You guys have the chance to own big basements and put up some giant tracks, lucky you are....
As we moved appartment, my track which was'nt already that big, is really too big for the room where I'm "allowed" to put my collection and a test track...

Anyway, the desk I use measure 1m13 by 0,75m and I have made some different tries and I want your advices. Which one should be the best?


----------



## AfxToo (Aug 29, 2003)

-----


----------



## 1976Cordoba (Sep 20, 2000)

I like the second one down -- has a little more room between the track pieces for run-off area / crash barriers.

'Doba


----------



## mking (Apr 25, 2000)

*my favorite*

is the top one

if you want to set up your track more or less permanently, i once saw pictures on the web (cant remember where) where a guy built a layount on top of his desk, then built a plexiglass cover and frame to cover the track when not in use. the frame/cover was very sturdy, so he could use it as the desktop, and then just take it off to use the track. seemed like a really cool idea

mike


----------



## zanza (Sep 23, 2005)

Thanks for all your advices guys

My personal choice was the top one, but I'll try the two others also, just to see if one rides better than an other... 

:thumbsup: And yes, Mking, the idea was to make it covered by a plexi so I can use it also like my workbench, and if plexi is really too expensive, a simple wood table with two hinges. But the main idea was to have a workbench that open and reveal the track....
This track will then be foldable, like an old secretary(?), in the furniture (kinda display/book case) where all my slotcars will be displayed. I'm currently in the process of building it....Pictures will follow of course.


----------



## clausheupel (Jan 27, 2005)

*Nr. 2 !!!*

Hi Zanzaman,

I definitely like the 2nd layout best! Looks nice and challenging with the various curves and (important for me ) it has enough room for instalingl turn borders.

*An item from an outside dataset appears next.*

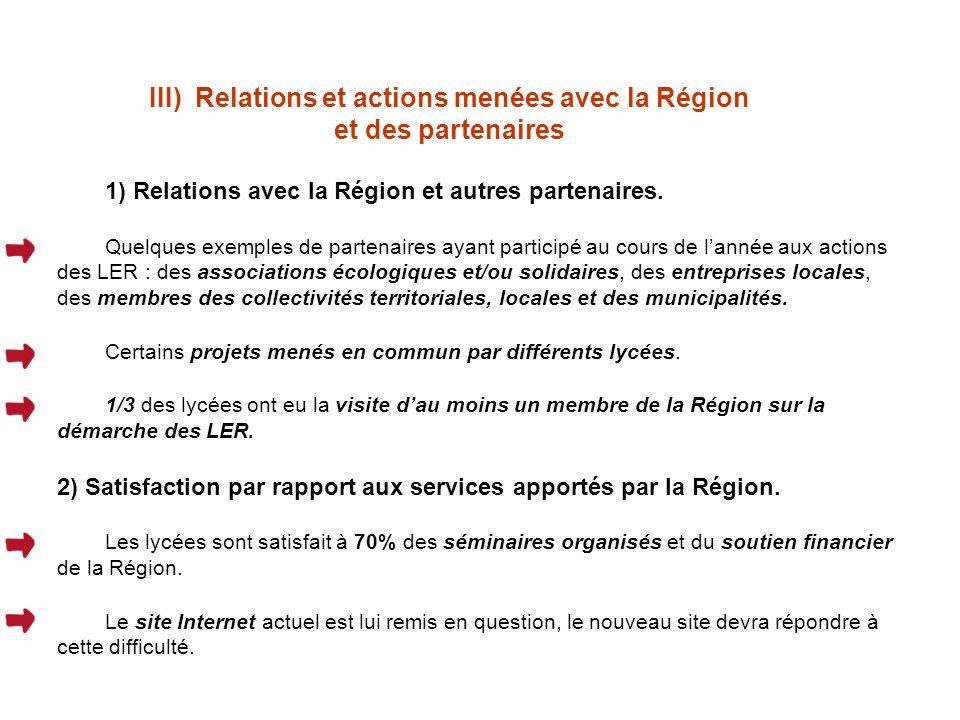 III) Relations et actions menées avec la Région et des partenaires 1) Relations avec la Région et autres partenaires.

BTW: What track material will you use? Tomy?

Greetings from Germany,

Claus

www.c-jet500.de.vu


----------



## zanza (Sep 23, 2005)

clausheupel said:


> Hi Zanzaman,
> 
> I definitely like the 2nd layout best! Looks nice and challenging with the various curves and (important for me ) it has enough room for instalingl turn borders.
> 
> ...



Yes, like in my previous track , it's Tomy elements

By turn borders you mean some areas to slide or some fences?


----------



## AfxToo (Aug 29, 2003)

-----


----------



## Mike(^RacerX^) (Mar 15, 2003)

I don't mean to hijack the thread or anything,but if you click on Zanzas profile and go to his web page,he has a GREAT little section of downloadable signs and billboards.

THANK YOU ZANZA!!!!!!

Now back to our regularly scheduled thread.


Mike


----------



## zanza (Sep 23, 2005)

Mike(^RacerX^) said:


> I don't mean to hijack the thread or anything,but if you click on Zanzas profile and go to his web page,he has a GREAT little section of downloadable signs and billboards.
> 
> THANK YOU ZANZA!!!!!!
> 
> ...



I'm amazed to see that a lot of people don't even check the personal info of all the members forum
And yes, on my website, alongside my whole collection, there are some cool billboards free to DL and print out... Thanks for pointing it MIKE


----------



## zanza (Sep 23, 2005)

AfxToo said:


> With a track that size you could easily inlay the whole thing in masonite or 1/4 plywood. This would equalize the challenge in both lanes by eliminating the need for guard rails.
> 
> By the way, your previous track looks very nice.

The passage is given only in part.